# WHAT YOU SHOULD DO
Search the records for the word "United" and report each line that has it.

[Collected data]
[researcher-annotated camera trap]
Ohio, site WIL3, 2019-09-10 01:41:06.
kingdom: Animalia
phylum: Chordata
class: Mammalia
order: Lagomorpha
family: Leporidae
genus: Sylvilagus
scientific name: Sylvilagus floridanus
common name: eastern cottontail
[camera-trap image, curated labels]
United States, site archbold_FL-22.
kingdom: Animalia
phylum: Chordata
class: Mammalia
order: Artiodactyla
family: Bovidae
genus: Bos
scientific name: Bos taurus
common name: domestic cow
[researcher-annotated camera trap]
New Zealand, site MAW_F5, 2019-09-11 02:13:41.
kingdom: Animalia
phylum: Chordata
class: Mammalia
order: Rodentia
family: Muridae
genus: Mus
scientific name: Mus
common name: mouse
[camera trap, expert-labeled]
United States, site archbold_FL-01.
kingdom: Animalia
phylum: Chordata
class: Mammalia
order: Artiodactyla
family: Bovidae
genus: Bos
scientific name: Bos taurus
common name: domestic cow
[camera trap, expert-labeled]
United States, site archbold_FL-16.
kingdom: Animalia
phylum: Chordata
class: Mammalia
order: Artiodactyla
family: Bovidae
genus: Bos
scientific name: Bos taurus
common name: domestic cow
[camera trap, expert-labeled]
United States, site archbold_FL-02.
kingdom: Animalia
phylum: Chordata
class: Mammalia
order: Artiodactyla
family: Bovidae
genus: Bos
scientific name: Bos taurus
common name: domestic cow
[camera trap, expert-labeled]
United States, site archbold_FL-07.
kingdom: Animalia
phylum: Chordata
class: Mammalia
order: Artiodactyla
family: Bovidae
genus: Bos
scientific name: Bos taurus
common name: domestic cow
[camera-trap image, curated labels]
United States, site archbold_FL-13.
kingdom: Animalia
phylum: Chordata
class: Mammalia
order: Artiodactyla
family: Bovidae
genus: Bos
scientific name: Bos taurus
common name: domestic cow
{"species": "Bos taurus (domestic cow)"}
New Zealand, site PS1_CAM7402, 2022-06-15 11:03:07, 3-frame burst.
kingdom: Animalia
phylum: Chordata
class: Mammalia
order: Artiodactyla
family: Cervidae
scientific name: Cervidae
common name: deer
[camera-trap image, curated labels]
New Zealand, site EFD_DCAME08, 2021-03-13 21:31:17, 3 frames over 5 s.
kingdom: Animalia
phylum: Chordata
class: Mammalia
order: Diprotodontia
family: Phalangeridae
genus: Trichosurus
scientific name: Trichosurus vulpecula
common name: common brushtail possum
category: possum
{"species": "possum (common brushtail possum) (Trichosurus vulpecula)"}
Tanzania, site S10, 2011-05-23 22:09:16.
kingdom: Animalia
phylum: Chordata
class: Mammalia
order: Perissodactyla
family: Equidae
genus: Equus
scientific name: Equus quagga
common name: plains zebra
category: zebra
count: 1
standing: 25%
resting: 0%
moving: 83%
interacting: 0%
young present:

# ANSWER AREA
United States, site archbold_FL-22.
United States, site archbold_FL-01.
United States, site archbold_FL-16.
United States, site archbold_FL-02.
United States, site archbold_FL-07.
United States, site archbold_FL-13.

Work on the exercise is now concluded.